- [Anforderung A] Geben Sie den Abschnitt des Entscheidungstextes zwischen „1. Zur Bestimmung“ und „Prozesskostenhilfe entfaltet hat.“, jeweils einschließlich, erneut wieder und ersetzen Sie darin „Rechtsanwalt“ durch „Bevollmächtigte“.
- [Anforderung B] Worum handelt es sich laut Entscheidungstext, wenn das Sozialgericht die Prozesskostenhilfe ab einem bestimmten Datum bewilligt hat?

- [Entscheidungstext]
►

Entscheidungsstichwort (Thema)
Sozialgerichtliches Verfahren. Rechtsanwaltsvergütung. beigeordneter Rechtsanwalt. Verfahrensgebühr. Berücksichtigung der anwaltlichen Tätigkeiten ab Wirksamwerden der Prozesskostenhilfebewilligung. abweichende Bestimmung durch Bewilligung ab bestimmten Datum
Leitsatz (amtlich)
1. Zur Bestimmung von Umfang und Schwierigkeit der anwaltlichen Tätigkeit iS von § 14 Abs 1 S 1 RVG sind nur die Tätigkeiten zu berücksichtigen, die der Rechtsanwalt ab dem Wirksamwerden der Bewilligung der Prozesskostenhilfe entfaltet hat.
2. Hat das Sozialgericht die Prozesskostenhilfe ab einem bestimmten Datum bewilligt, ist die vorherige Tätigkeit des Rechtsanwalts daher nicht zu berücksichtigen. Es handelt sich dann um eine abweichende Bestimmung iS von § 48 Abs 4 S 1 RVG.

◄

- [Bereitgestellte Angaben]
►

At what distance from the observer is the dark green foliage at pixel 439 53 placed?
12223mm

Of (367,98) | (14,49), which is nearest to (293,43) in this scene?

◄

- [Vollständige Antwort A]
1. Zur Bestimmung von Umfang und Schwierigkeit der anwaltlichen Tätigkeit iS von § 14 Abs 1 S 1 RVG sind nur die Tätigkeiten zu berücksichtigen, die der Bevollmächtigte ab dem Wirksamwerden der Bewilligung der Prozesskostenhilfe entfaltet hat.

- [Vollständige Antwort B] Um eine abweichende Bestimmung iS von § 48 Abs 4 S 1 RVG.